Dominant-Negative SNARE Fragments Affect Surface Clustering of the KAT1 K⁺ Channel as Well as Its Trafficking to the Plasma Membrane. (A) Frequency distributions of the K⁺ channel taken from ×20 (objective) magnification images at random from all 211 experiments expressing haKAT1:GFP or haKAT1:paGFP alone (Control), together with the Sp2 fragments of tobacco or Arabidopsis SYP121 (+Sp2), and together with the Rab1b-N121I mutant (+Rab1b-N121I). Localizations scored as peripheral only, reticulate, and reticulate with nuclear ring. Difficulties in identifying peripheral labeling at low magnification mean that a peripheral distribution cannot be excluded from the latter two categories. (B) Frequency distributions of cluster diameters for the KAT1 K⁺ channel from protoplasts of tobacco leaves expressing haKAT1:GFP alone (-Sp2) or together with the Sp2 fragments of tobacco or Arabidopsis SYP121 (+Sp2). Cluster diameters were determined as in Figure 6 using the Alexa594-αHA fluorescence signal. Data were fitted to log-normal functions (solid lines) as in Figure 7. Fitted parameters were as follows: diameter at maximum frequency, 532 ± 22 nm (-Sp2) and 3080 ± 70 nm (+Sp2); peak spread coefficient, 0.329 ± 0.003 (-Sp2) and 0.40 ± 0.02 (+Sp2). (C) Frequency distributions of cluster diameters for the KAT1 K⁺ channel from intact epidermal cells of tobacco leaves expressing haKAT1:GFP alone (-Sp2) or together with the Sp2 fragments of tobacco or Arabidopsis SYP121 (+Sp2). Cluster diameters were determined as in Figure 6 using the GFP fluorescence signal. Data were fitted to a log-normal function (solid lines) as in Figure 7. Fitted parameters were as follows: diameter at maximum frequency, 509 ± 18 nm (-Sp2) and 4300 ± 100 nm (+Sp2); peak spread coefficient, 0.359 ± 0.003 (-Sp2) and 0.43 ± 0.02 (+Sp2). Note that the inability to distinguish internal labeling from true localization to the plasma membrane in this case almost certainly skews the results with the Sp2 fragments to larger diameter values.

Figure 12.

Sp2 Fragment of Tobacco SYP121 Selectively Suppresses KAT1 K⁺ Channel Distribution to the Plasma Membrane.
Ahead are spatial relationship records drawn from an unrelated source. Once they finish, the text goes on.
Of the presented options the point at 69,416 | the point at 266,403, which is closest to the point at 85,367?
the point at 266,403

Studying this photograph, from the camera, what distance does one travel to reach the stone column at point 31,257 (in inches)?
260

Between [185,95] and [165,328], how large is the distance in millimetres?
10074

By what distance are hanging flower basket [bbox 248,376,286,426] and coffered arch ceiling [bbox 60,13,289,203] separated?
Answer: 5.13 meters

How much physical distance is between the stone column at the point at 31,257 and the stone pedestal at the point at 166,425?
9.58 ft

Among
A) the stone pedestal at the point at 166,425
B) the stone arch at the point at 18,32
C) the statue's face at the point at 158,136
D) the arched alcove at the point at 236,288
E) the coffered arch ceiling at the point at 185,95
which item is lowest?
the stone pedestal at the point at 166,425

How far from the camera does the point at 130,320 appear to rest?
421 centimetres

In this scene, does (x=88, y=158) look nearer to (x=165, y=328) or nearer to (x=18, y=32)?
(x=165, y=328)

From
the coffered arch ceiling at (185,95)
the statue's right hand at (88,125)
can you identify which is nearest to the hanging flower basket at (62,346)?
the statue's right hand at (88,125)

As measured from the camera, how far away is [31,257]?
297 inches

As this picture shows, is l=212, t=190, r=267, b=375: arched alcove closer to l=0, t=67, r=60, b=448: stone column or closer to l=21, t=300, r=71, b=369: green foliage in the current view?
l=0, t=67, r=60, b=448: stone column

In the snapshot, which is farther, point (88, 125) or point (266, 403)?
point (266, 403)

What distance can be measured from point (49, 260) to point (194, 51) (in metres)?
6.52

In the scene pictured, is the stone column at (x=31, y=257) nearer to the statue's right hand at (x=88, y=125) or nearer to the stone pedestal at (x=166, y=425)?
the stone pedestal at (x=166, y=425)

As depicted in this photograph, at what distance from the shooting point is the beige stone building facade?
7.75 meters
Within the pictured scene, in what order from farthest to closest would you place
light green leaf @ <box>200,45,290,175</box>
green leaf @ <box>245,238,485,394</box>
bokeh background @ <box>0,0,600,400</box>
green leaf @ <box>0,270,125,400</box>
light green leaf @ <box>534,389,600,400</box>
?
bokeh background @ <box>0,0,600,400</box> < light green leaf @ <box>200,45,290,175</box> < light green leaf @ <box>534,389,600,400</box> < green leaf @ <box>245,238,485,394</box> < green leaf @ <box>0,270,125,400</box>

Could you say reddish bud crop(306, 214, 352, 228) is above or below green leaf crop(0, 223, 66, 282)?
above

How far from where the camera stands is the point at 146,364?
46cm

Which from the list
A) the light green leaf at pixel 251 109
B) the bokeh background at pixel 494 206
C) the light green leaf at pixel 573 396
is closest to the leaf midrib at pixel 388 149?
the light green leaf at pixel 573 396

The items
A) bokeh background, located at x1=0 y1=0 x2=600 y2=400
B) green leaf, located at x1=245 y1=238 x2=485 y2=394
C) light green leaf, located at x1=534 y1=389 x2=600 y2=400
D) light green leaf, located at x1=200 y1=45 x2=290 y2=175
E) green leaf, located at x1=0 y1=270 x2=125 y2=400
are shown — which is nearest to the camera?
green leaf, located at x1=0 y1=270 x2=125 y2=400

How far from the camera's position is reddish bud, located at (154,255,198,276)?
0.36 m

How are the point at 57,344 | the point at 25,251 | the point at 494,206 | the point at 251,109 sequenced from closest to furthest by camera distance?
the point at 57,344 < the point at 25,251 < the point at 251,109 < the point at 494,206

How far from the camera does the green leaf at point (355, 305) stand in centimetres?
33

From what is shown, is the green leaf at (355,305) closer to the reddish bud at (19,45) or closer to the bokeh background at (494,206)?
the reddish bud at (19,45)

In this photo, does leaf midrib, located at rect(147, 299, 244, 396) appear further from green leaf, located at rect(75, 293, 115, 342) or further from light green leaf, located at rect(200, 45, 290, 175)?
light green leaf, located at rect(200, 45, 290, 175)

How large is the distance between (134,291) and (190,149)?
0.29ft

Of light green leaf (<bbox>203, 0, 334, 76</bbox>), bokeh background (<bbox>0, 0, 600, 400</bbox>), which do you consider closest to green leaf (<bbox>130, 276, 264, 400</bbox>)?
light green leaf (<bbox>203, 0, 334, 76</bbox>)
Protein gel blot analysis of the H⁺-ATPase (PMA2:GFP) and KAT1 K⁺ channel (haKAT1:GFP) localization after expression in tobacco leaves alone (Control), with the Sp2 fragment of tobacco SYP121 (+Sp2), and with the mutant Rab1b-N121I. SDS-PAGE (20 μg total protein/lane) of solubilized microsomal membranes after separation by two-phase partitioning to isolate plasma membrane (PM) and endomembrane (IM) fractions. After blotting, nitrocellulose filters were probed with polyclonal antibody to GFP and visualized by chemiluminescence (H⁺-ATPase) and radiotracer phosphor imaging (K⁺ channel).